### What to work on
Copy the passage of the text on semantic fields from "Brinton (2000: p." to "common semantic property.", changing each "hyponymy" to "meronymy".

= Semantic field =

Set of words grouped by meaning referring to a specific subject

In linguistics, a semantic field is a related set of words grouped semantically (by meaning) that refers to a specific subject. The term is also used in anthropology, computational semiotics, and technical exegesis.

==Definition and usage==

Brinton (2000: p. 112) defines "semantic field" or "semantic domain" and relates the linguistic concept to hyponymy:

Related to the concept of hyponymy, but more loosely defined, is the notion of a semantic field or domain. A semantic field denotes a segment of reality symbolized by a set of related words. The words in a semantic field share a common semantic property.

A general and intuitive description is that words in a semantic field are not necessarily synonymous, but are all used to talk about the same general phenomenon. Synonymy requires the sharing of a sememe or seme, but the semantic field is a larger area surrounding those. A meaning of a word is dependent partly on its relation to other words in the same conceptual area. The kinds of semantic fields vary from culture to culture and anthropologists use them to study belief systems and reasoning across cultural groups.

### Data segment
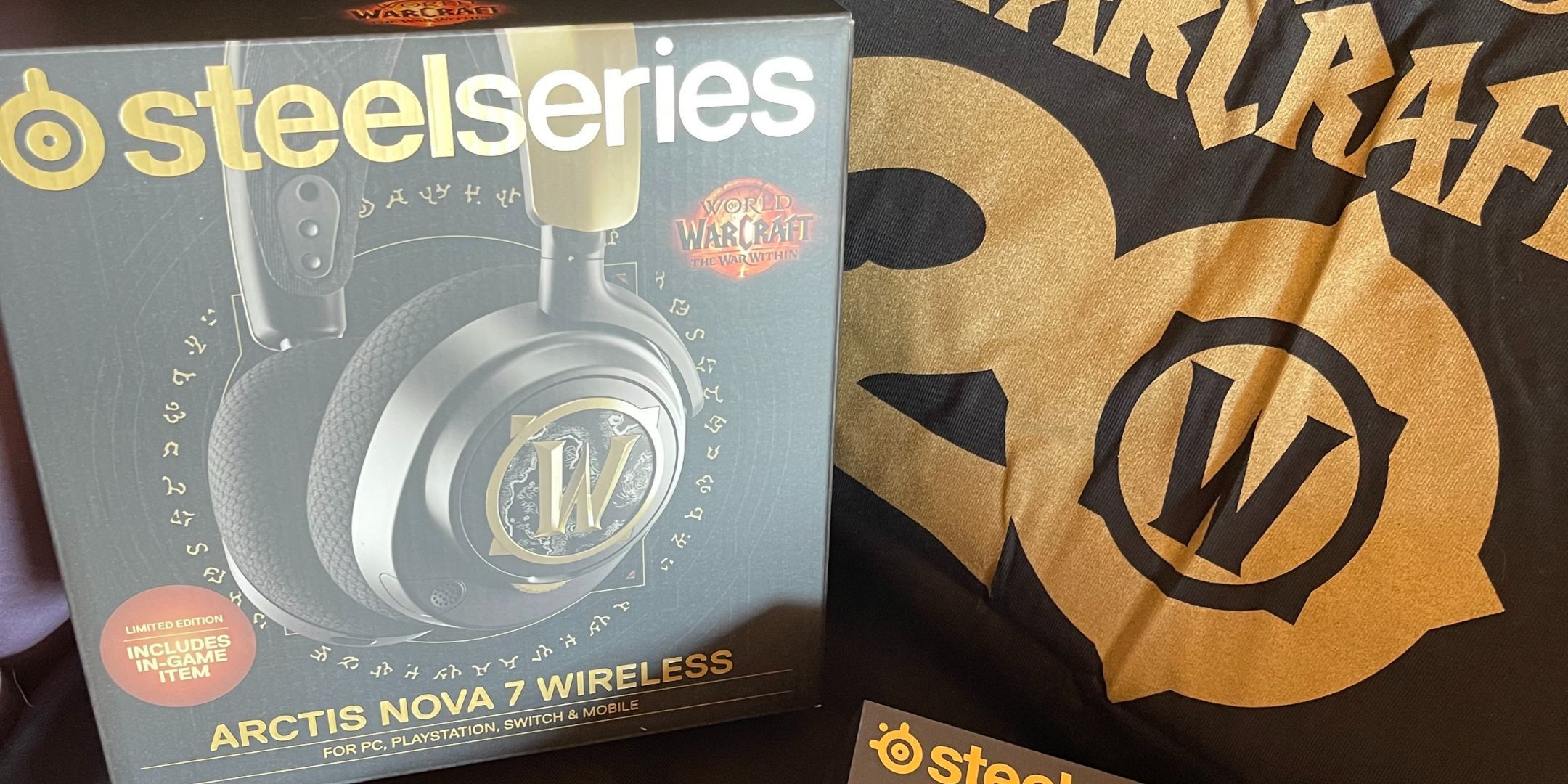 WoW Anniversary Collection SteelSeries Review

### Written solution
Brinton (2000: p. 112) defines "semantic field" or "semantic domain" and relates the linguistic concept to meronymy:

Related to the concept of meronymy, but more loosely defined, is the notion of a semantic field or domain. A semantic field denotes a segment of reality symbolized by a set of related words. The words in a semantic field share a common semantic property.